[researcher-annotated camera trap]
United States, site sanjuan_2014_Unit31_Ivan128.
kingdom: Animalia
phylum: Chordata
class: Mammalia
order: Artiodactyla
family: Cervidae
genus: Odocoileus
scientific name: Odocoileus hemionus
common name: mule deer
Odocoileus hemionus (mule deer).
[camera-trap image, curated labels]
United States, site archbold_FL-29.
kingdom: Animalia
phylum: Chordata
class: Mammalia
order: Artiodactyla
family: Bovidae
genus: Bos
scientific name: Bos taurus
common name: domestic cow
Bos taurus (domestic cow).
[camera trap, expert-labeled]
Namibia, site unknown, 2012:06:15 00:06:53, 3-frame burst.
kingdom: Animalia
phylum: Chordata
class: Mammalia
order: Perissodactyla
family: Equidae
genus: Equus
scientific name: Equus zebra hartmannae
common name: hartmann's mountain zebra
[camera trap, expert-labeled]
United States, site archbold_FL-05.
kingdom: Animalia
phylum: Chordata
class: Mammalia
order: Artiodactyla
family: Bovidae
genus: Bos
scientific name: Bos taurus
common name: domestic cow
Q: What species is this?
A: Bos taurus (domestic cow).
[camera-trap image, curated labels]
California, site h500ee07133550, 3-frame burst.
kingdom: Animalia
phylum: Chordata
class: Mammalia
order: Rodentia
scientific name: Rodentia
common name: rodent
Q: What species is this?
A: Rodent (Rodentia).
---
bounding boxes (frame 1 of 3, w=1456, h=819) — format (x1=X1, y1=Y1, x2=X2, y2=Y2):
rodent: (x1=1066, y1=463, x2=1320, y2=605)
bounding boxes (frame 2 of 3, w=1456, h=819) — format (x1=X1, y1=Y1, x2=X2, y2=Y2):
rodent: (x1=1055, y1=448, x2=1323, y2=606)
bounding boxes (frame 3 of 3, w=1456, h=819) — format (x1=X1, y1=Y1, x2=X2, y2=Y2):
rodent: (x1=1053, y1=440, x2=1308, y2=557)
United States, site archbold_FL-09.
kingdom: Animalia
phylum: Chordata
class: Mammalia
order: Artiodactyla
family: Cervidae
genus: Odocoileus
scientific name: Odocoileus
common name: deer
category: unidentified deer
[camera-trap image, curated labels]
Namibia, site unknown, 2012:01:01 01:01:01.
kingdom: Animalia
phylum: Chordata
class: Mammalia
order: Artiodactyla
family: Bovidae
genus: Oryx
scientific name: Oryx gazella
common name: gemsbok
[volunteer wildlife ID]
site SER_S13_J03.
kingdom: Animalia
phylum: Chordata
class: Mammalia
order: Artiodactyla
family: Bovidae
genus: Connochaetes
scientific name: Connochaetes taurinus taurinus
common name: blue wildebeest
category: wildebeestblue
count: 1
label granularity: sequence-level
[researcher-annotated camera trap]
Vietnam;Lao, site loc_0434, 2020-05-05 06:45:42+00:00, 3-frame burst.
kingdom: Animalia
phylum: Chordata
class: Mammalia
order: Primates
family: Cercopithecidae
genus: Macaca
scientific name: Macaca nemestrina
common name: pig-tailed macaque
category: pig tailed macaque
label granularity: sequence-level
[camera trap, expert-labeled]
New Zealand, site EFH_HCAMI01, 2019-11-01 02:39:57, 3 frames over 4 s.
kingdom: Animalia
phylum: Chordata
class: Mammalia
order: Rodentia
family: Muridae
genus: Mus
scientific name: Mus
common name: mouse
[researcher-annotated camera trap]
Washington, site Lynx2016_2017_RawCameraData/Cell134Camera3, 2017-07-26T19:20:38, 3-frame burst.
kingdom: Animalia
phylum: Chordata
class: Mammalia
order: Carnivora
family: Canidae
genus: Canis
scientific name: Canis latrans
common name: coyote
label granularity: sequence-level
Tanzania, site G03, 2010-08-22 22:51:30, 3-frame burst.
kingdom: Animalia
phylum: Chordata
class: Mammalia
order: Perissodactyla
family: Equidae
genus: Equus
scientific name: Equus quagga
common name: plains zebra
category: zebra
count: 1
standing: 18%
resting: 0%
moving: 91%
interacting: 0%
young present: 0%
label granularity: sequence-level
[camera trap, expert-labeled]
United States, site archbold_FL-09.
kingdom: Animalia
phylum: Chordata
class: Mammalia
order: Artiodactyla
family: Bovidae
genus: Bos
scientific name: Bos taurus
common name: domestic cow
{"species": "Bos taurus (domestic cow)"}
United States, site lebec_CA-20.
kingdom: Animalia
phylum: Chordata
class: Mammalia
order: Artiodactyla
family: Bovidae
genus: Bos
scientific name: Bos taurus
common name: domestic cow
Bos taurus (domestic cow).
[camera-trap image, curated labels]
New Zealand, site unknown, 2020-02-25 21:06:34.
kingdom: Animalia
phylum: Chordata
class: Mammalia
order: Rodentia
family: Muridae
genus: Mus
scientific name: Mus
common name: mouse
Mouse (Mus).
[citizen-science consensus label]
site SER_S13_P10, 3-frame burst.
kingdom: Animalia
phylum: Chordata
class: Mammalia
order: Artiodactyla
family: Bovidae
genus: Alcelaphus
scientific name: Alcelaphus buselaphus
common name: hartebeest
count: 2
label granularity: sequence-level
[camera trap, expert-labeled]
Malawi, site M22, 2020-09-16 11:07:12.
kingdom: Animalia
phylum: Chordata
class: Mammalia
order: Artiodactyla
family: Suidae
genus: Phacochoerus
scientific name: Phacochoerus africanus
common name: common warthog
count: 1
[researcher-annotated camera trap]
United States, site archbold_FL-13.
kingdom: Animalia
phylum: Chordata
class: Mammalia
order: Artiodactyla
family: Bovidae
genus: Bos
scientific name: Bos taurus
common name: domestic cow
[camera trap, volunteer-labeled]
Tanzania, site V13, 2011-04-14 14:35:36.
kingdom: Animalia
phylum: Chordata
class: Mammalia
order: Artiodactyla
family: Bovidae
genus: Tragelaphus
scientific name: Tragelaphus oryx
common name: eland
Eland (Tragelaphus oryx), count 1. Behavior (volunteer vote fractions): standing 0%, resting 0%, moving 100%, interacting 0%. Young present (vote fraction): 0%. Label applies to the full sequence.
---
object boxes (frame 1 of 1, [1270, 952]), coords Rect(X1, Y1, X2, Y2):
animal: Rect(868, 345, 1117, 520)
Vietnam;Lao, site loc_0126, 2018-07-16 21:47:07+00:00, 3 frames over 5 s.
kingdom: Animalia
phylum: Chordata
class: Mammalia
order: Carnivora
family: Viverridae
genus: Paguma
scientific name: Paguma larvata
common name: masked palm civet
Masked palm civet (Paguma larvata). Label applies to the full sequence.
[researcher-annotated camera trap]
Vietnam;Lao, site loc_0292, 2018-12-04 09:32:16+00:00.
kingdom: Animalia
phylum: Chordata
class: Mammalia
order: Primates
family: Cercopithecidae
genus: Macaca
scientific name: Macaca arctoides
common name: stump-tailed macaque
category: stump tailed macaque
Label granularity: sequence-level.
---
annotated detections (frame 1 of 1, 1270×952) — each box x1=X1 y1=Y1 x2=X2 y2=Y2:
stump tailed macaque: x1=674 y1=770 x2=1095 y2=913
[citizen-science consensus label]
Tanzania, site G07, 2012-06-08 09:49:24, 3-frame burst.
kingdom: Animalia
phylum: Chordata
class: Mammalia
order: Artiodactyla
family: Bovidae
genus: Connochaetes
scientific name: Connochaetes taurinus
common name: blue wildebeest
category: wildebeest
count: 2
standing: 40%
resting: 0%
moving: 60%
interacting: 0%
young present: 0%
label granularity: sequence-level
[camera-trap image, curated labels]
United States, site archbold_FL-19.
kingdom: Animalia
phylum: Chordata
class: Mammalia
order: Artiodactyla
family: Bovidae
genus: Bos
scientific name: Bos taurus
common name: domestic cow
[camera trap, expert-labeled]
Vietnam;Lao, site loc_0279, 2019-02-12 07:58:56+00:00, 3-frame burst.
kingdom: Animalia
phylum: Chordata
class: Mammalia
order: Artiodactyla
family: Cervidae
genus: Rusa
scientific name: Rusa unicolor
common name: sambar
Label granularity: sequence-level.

- - - - - - -

◆ What to produce ◆
From the records above, quote only the lines running from the line with "common name: coyote" to the line with "scientific name: Tragelaphus oryx", both lines included.

◆ The completed task ◆
common name: coyote
label granularity: sequence-level
Tanzania, site G03, 2010-08-22 22:51:30, 3-frame burst.
kingdom: Animalia
phylum: Chordata
class: Mammalia
order: Perissodactyla
family: Equidae
genus: Equus
scientific name: Equus quagga
common name: plains zebra
category: zebra
count: 1
standing: 18%
resting: 0%
moving: 91%
interacting: 0%
young present: 0%
label granularity: sequence-level
[camera trap, expert-labeled]
United States, site archbold_FL-09.
kingdom: Animalia
phylum: Chordata
class: Mammalia
order: Artiodactyla
family: Bovidae
genus: Bos
scientific name: Bos taurus
common name: domestic cow
{"species": "Bos taurus (domestic cow)"}
United States, site lebec_CA-20.
kingdom: Animalia
phylum: Chordata
class: Mammalia
order: Artiodactyla
family: Bovidae
genus: Bos
scientific name: Bos taurus
common name: domestic cow
Bos taurus (domestic cow).
[camera-trap image, curated labels]
New Zealand, site unknown, 2020-02-25 21:06:34.
kingdom: Animalia
phylum: Chordata
class: Mammalia
order: Rodentia
family: Muridae
genus: Mus
scientific name: Mus
common name: mouse
Mouse (Mus).
[citizen-science consensus label]
site SER_S13_P10, 3-frame burst.
kingdom: Animalia
phylum: Chordata
class: Mammalia
order: Artiodactyla
family: Bovidae
genus: Alcelaphus
scientific name: Alcelaphus buselaphus
common name: hartebeest
count: 2
label granularity: sequence-level
[camera trap, expert-labeled]
Malawi, site M22, 2020-09-16 11:07:12.
kingdom: Animalia
phylum: Chordata
class: Mammalia
order: Artiodactyla
family: Suidae
genus: Phacochoerus
scientific name: Phacochoerus africanus
common name: common warthog
count: 1
[researcher-annotated camera trap]
United States, site archbold_FL-13.
kingdom: Animalia
phylum: Chordata
class: Mammalia
order: Artiodactyla
family: Bovidae
genus: Bos
scientific name: Bos taurus
common name: domestic cow
[camera trap, volunteer-labeled]
Tanzania, site V13, 2011-04-14 14:35:36.
kingdom: Animalia
phylum: Chordata
class: Mammalia
order: Artiodactyla
family: Bovidae
genus: Tragelaphus
scientific name: Tragelaphus oryx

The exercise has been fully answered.